Locating the Coordinator
DNS?
Authentication
Users
See Security for the current proposal. Briefly, clients/users will provide a secret to the Coordinator which the Coordinator will verify and issue a token. Users must provide this token on RAMCloud requests which the Master will confirm with the Coordinator (and cache).

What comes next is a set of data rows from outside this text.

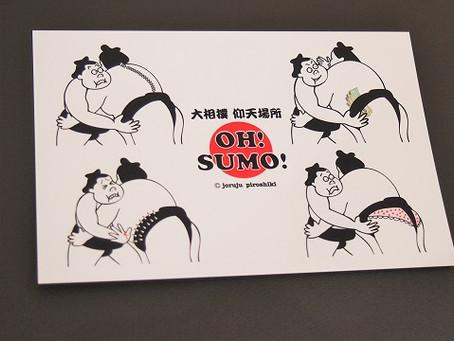 【入荷情報】OH!SUMO!ポストカードできました。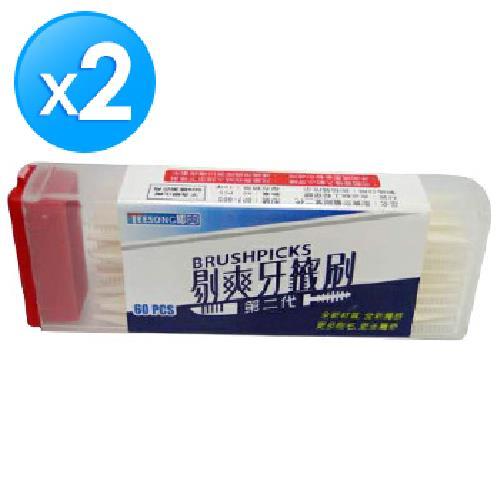 剔爽 第二代牙籤刷(BP2-6B-60支X2/罐)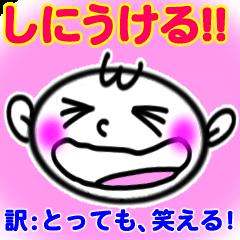 okinawa language Sticker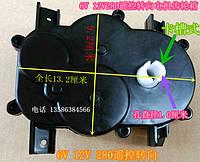Рулевой редуктор #4 12V280 для детского электромобиля BMW X8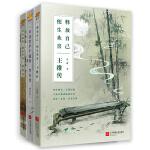 唐诗三才传记套装:李白传+杜甫传+王维传(共3册)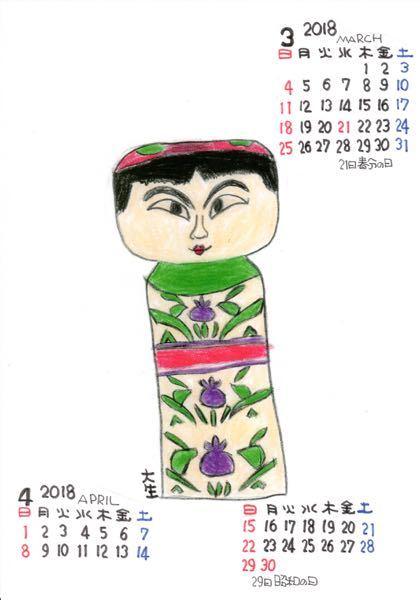 2018青葉こけしカレンダー2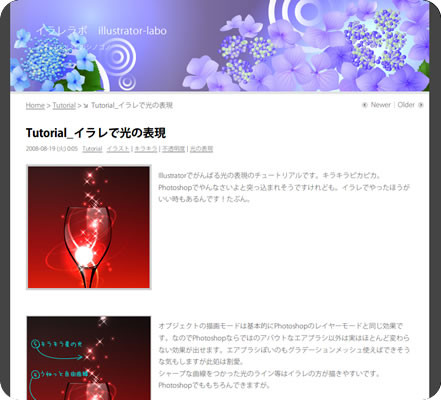 f:id:itouhiro:20090614000838j:image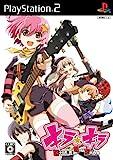 「キラ☆キラ~Rock'n' Roll Show~」の画像
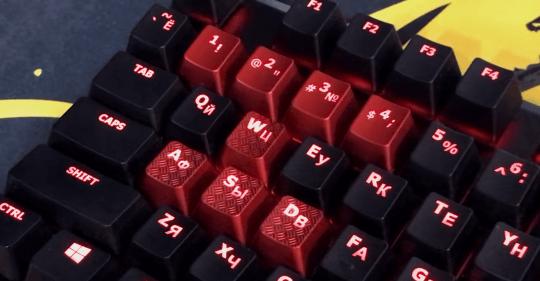 Раскладка кнопок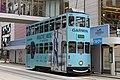 HK Tramways 131 at Ice House Street (20181212102353).jpg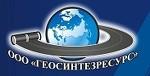 Геосинтезресурс ООО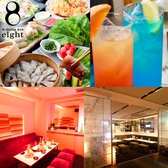 ダイニング エイト eight 8 北新地のおすすめ料理3
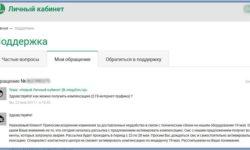 Как активировать компенсацию за отсутствие связи в Мегафон (19.05.2017)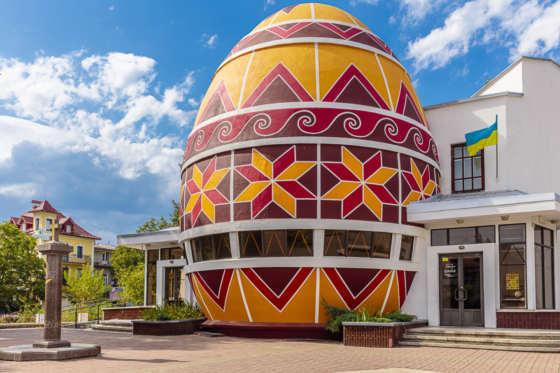 Pysanka Museum of Kolomyia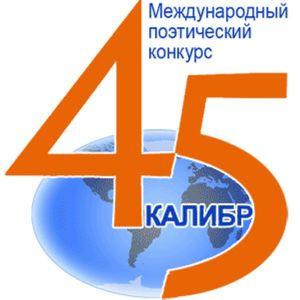 45_calibr_logo_1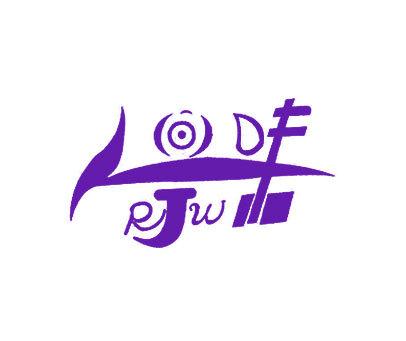 人间味-RJW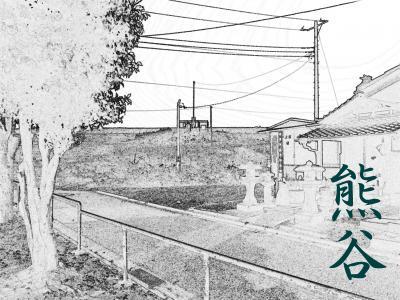 旅は naka naka、中仙道♪   九、熊谷 ~ 深谷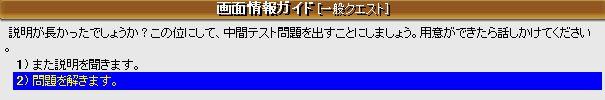 a0061353_12391217.jpg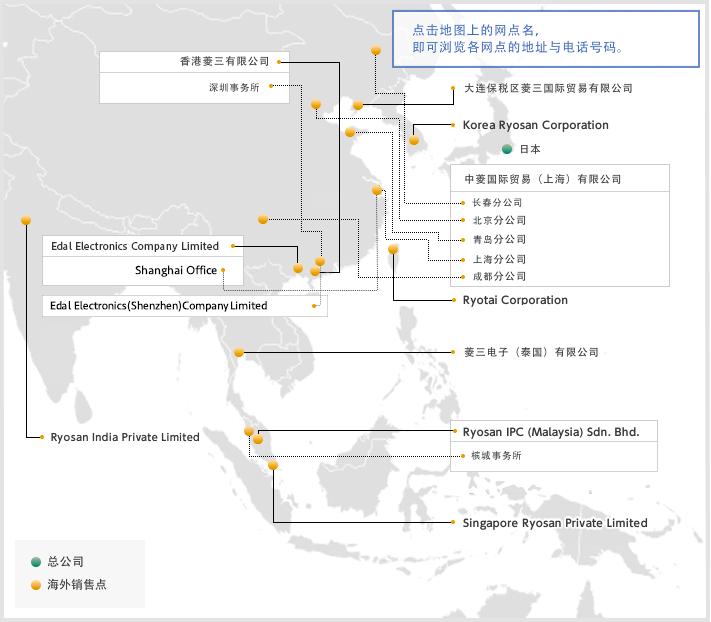 海外网点 亚洲地区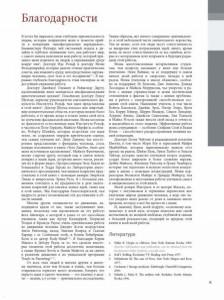 фото страниц Анатомические поезда (3-е издание) #8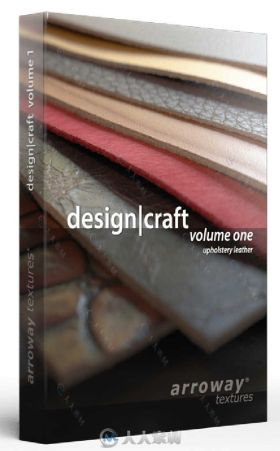26组皮革风格纹理贴图完整合辑 ARROWAY DESIGN CRAFT VOLUME ONE COMPLETE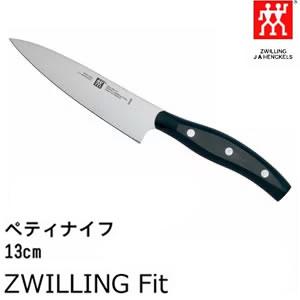 [32985-131] ペティナイフ 刃渡り:13cm フィット/Fit 肉・野菜・魚・果物 小型包丁・洋包丁・万能・庖丁★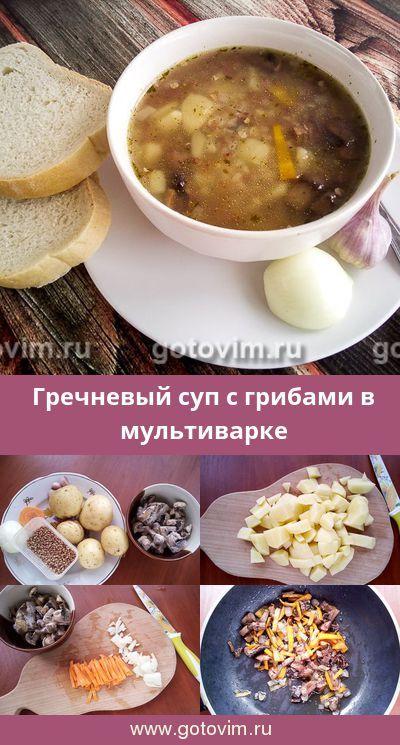 Гречневый суп с грибами в мультиварке. Рецепт с фото ...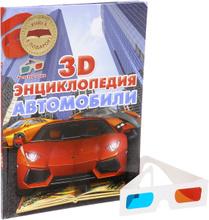 Автомобили. 3D-энциклопедия (+ стерео-очки), А. Ю. Архипов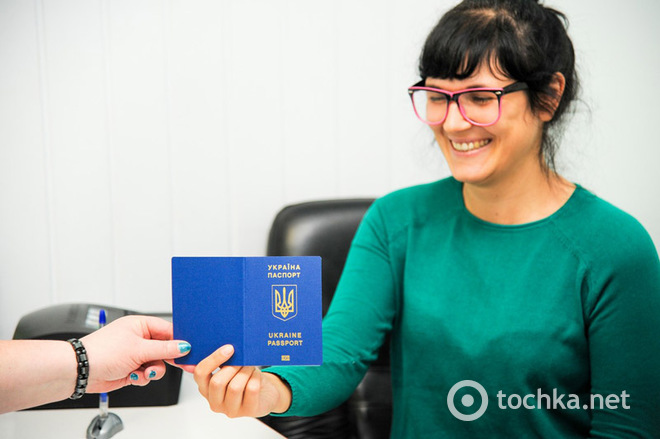 Паспорт старого образца через мфц - Все о …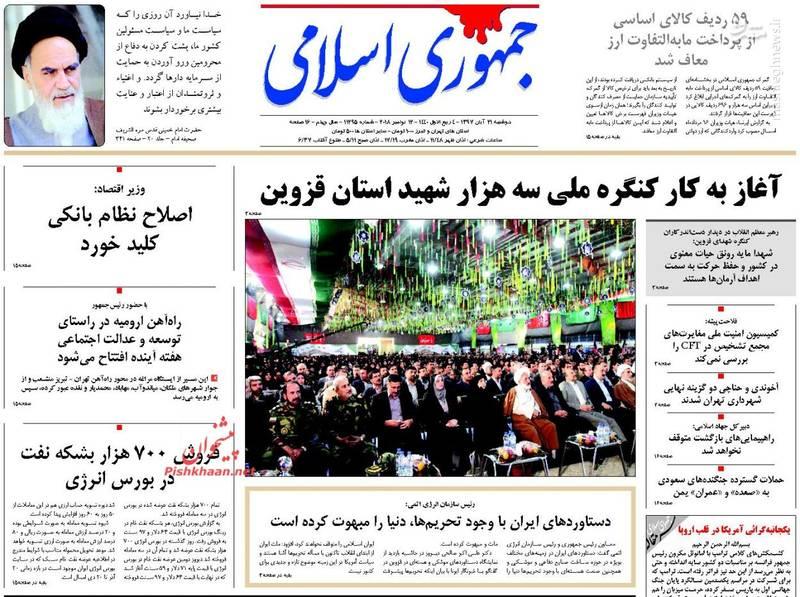 جمهوری اسلامی: آغاز به کار کنگره ملی سه هزار شهید استان قزوین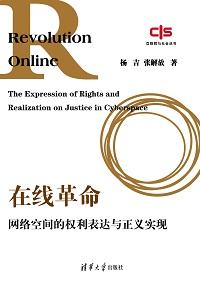 在線革命:網路空間的權利表達與正義實現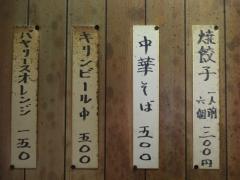 中華そば 焼餃子 拝啓-3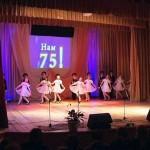 Областному Дворцу творчества детей и молодёжи исполнилось 75 лет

The Coordinator stores (persistent) a shared secret with the users. It also houses the tokens (soft state), we may want some persistence on this to keep from flooding a new Coordinator with authentication requests after a Coordinator recovery.
ACLs/Workspaces
For the moment access to a Workspace is all or nothing (or perhaps even conflated with the user) hence the Coordinator stores (persistent) a list of workspaces the user owns (or in the conflated case, the secret associated with each Workspace).
Servers
Master -> Coordinator
This step helps us with naming later as well. Since Masters must authenticate to the Coordinator and it assigns the Master roles it can then slot the Master into its naming tables (soft state).
Backup -> Coordinator
Master -> Backup
Problem: A Master may disclose data to a non-RAMCloud machine if a machine a machine address is reallocated for use as a non-RAMCloud machine. Possible solutions: ignore it or encrypt data.
Naming
A lookup table of logical hosts to (soft state) RPC addresses.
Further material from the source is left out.